A ideia central é incluir na comissão especial a Proposta de Emenda à Constituição (PEC) de Mauricio Marcon, deputado PL do Rio Grande do Sul, autor da proposta que permite ao trabalhador escolher entre a CLT ou receber por horas trabalhadas. A comissão terá Marcon como integrante para defender seu texto, apresentado em outubro de 2025.
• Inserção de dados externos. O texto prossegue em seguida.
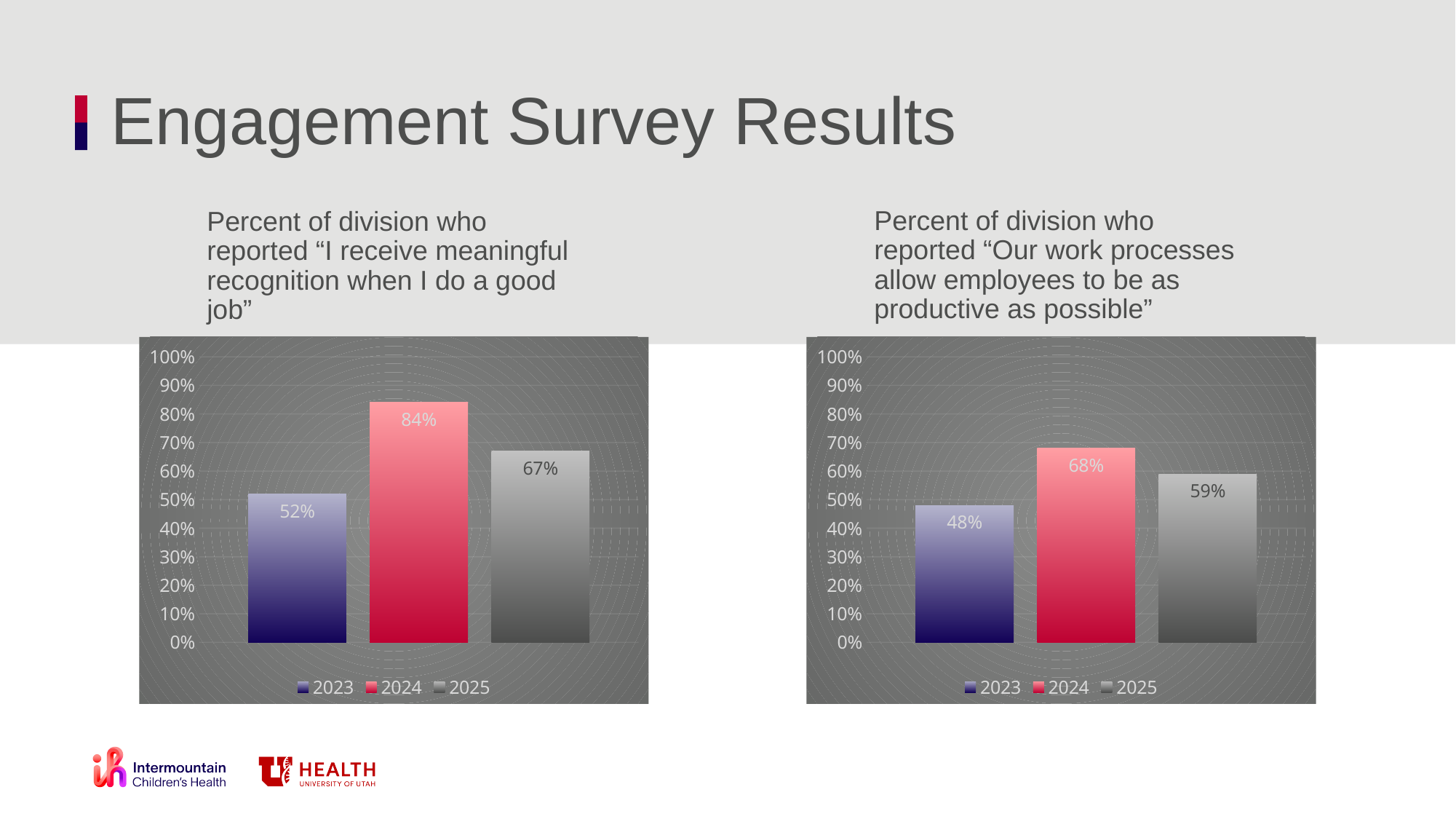
In the right chart (work processes), what is the value for 2023? 48% In the left chart (meaningful recognition), which year has the highest value? 2024 In the right chart (work processes), what is the difference between the 2024 and 2023 values? 20% In the left chart (meaningful recognition), is the value for 2025 greater or less than 60%? greater In the right chart (work processes), which year has the lowest value? 2023 In the left chart (meaningful recognition), what is the value for 2024? 84% How many series does the legend of the left chart list? 3 In the right chart (work processes), what is the value for 2025? 59% In the left chart (meaningful recognition), what is the difference between the 2024 and 2025 values? 17% In the left chart (meaningful recognition), what is the value for 2023? 52% In the right chart (work processes), which is larger, the value for 2024 or the value for 2025? 2024 What kind of chart is the right chart (work processes)? Bar chart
Segundo a oposição, o debate também passa por desoneração da folha ou por compensações aos setores mais afetados pela mudança de regime, como comércio, supermercados e farmácias. A estratégia envolve ampliar o leque de alternativas ao fim da escala 6×1, mantendo o foco em impactos econômicos e de emprego.

PECs em confronto

As PECs governistas e o projeto do governo têm diferenças relevantes. Reginaldo Lopes, PT de Minas Gerais, propõe jornada máxima de oito horas diárias e 36 semanais, com possibilidade de reduzir a jornada por acordo coletivo e com vigência 10 anos após a publicação. Erika Hilton, PSOL de São Paulo, também fixa oito horas diárias e 36 semanais, mas com escala 4×3 e vigor 1 ano após publicação.

O texto do governo determina oito horas diárias e 40 horas semanais, com dois repousos remunerados semanais de 24 horas cada. O presidente da Câmara, Hugo Motta, Republicanos da Paraíba, afirmou que não nomeará um relator para o projeto de lei e manterá a tramitação por meio de PECs, mantendo o calendário previsto.